Der Kreuzberg ist seit Jahrhunderten eine beliebte Pilgerstätte in der Region. Nach Würzburg zählt die Haßfurter Kreuzbergwallfahrt seit ihrem Anfang 2002 zu den größten Wallfahrten, die jährlich zum Heiligen Berg Frankens pilgern. Für Diakon Manfred Griebel ist eine "Wallfahrt ein Weg, um Gott näher zu kommen" und die Gemeinschaft der Kirche zu erleben. Diese Erlebnisse werden von den Pilgern immer wieder bestätigt. Seit mehr als 20 Jahren ist Manfred Griebel hauptamtlicher Diakon in der Pfarreiengemeinschaft St. Kilian. Ganz besonders zählen Wallfahrten zu seinen Lieblingsunternehmungen, wobei er aber darin kein Event, sondern in erster Linie Besinnung und ein hoffnungsvolles Unterwegssein auf dem Weg mit Gleichgesinnten in Gottesnähe sieht. "Pilgern ist Beten mit den Füßen", so der Diakon.


Einheitlich gekleidet

Bei Glockengeläut laufen die Pilger, einheitlich in rot gekleidet, am Sonntag, 27. August, von Stadtlauringen kommend betend und singend in Thundorf ein und suchen das Gotteshaus auf, wie übrigens fast in allen Orten auf dem Hinweg. Das Tagesthema lautet: "Ich war durstig und Du hast mir zu trinken gegeben". Seit 2002 wiederholt sich dieses Ereignis jährlich. Vor der Kirche und nach dem Entladen der Taschen warten schon immer mehr als zwei Dutzend Gastgeber mit ihren Autos. "Ganz wenige sagen nein", wenn sie nach einem Privatquartier für die "Haßfurter Wallleut" gefragt werden, so dass in Thundorf rund 60 und in Weichtungen bisher 25 Pilger bei Gastgebern unterkommen.

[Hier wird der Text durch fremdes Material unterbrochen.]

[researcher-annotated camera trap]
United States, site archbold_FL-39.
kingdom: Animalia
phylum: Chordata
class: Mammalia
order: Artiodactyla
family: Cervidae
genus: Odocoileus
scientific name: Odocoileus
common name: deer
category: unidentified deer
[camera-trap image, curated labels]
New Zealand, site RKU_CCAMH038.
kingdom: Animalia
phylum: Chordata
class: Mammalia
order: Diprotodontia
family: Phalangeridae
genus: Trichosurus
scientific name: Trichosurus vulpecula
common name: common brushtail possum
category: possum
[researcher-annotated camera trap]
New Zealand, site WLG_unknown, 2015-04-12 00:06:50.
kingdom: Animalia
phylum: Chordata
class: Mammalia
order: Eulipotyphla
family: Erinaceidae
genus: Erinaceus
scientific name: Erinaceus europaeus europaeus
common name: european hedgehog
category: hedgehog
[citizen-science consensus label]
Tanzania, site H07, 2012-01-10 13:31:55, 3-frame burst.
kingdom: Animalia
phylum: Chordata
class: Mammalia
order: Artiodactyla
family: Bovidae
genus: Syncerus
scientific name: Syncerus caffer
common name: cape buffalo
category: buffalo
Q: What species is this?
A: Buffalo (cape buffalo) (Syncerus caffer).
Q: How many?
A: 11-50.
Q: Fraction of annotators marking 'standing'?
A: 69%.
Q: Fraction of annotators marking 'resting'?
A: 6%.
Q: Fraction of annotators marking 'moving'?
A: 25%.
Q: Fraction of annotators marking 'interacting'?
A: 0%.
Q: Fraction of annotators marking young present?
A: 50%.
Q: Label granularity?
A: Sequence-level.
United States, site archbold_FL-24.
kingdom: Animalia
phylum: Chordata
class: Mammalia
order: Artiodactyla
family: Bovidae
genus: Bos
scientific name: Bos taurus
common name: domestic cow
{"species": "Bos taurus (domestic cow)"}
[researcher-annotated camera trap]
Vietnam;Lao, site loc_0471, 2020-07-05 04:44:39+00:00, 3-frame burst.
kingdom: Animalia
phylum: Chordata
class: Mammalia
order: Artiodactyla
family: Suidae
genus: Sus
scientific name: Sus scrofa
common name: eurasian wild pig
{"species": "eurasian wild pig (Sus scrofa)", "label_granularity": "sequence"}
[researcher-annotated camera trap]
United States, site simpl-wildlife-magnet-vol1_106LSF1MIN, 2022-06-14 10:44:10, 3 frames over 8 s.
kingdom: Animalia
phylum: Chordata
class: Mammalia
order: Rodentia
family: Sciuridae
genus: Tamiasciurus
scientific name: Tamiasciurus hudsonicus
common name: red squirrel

Der Rest wird ins TSV-Sportheim zum Duschen gefahren und bezieht dann in einem öffentlichen Gebäude, wie Jugendheim oder Kindergarten sein Quartier. Frühstück und Abendessen werden wieder in der Festhalle eingenommen. Auf dem Rückweg am Donnerstag, 31. August, wiederholt sich das Ganze, bevor die Pilger am Freitag, 1. September, dann wieder im Triumphzug und den neuen T-Shirts, von den Angehörigen mit Blumensträußen ausgestattet in Haßfurt begrüßt und in die Stadtpfarrkirche, dem Ausgangspunkt der Wallfahrt, wieder zurückkehren.